Exercise brief: Report each line of the listing below that contains the string "guide", where a match must have the same capitalization.

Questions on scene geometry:
----------------

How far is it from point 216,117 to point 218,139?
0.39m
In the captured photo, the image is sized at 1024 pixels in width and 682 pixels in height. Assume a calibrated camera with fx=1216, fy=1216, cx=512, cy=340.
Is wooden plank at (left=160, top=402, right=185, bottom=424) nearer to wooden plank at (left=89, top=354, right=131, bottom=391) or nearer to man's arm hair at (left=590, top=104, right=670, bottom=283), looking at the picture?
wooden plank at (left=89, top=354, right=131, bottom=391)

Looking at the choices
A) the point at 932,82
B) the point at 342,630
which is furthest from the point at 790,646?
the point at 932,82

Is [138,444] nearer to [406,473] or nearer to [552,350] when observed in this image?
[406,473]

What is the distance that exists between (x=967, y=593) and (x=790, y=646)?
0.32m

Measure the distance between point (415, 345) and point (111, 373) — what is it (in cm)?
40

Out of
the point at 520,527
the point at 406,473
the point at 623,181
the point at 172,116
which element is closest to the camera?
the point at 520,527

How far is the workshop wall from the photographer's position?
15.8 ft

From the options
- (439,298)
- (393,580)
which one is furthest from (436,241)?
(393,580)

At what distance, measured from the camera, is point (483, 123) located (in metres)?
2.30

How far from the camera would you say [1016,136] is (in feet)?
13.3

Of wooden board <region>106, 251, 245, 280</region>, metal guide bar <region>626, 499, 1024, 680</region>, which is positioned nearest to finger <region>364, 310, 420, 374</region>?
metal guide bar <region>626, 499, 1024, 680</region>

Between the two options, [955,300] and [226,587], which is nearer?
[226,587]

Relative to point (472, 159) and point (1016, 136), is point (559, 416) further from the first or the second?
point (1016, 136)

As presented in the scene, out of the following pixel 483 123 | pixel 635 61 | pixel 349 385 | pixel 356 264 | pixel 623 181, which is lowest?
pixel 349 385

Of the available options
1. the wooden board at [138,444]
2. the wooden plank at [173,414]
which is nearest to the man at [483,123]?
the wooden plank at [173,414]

----------------

Output below:
Of wooden board <region>106, 251, 245, 280</region>, metal guide bar <region>626, 499, 1024, 680</region>, which is positioned nearest to finger <region>364, 310, 420, 374</region>?
metal guide bar <region>626, 499, 1024, 680</region>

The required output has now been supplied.